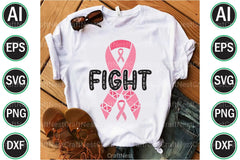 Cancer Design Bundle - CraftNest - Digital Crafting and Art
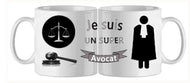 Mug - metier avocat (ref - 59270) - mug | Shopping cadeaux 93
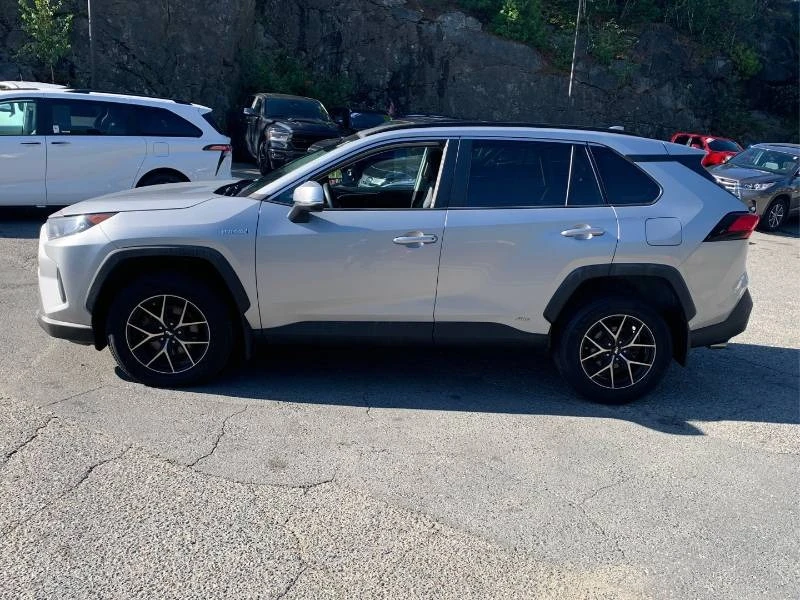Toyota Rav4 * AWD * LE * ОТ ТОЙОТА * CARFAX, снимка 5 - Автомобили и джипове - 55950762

...

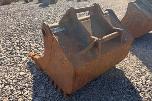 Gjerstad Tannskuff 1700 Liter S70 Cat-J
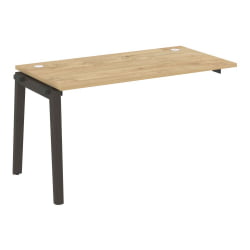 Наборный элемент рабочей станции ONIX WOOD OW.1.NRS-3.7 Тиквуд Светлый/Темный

...

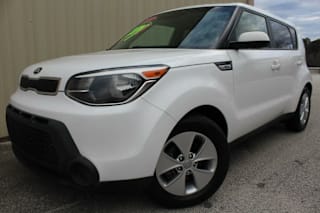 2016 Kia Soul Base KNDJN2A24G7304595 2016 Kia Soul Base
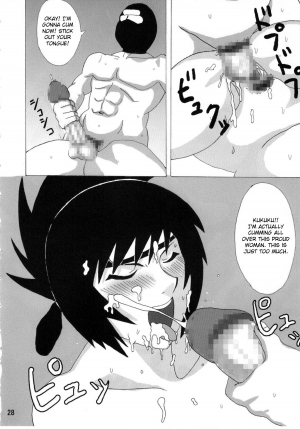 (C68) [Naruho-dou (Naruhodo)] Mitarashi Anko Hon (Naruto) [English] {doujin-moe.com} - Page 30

* _REQUEST_:
Write out the entries as a numbered list, beginning at the line that contains "Cancer Design Bundle" and stopping after the line that contains "Toyota Rav4 *", with blank lines omitted. Leave the pictures out of your answer.

* _RESPONSE TO THIS TASK_:
1.  Cancer Design Bundle - CraftNest - Digital Crafting and Art
2.  Mug - metier avocat (ref - 59270) - mug | Shopping cadeaux 93
3. Toyota Rav4 * AWD * LE * ОТ ТОЙОТА * CARFAX, снимка 5 - Автомобили и джипове - 55950762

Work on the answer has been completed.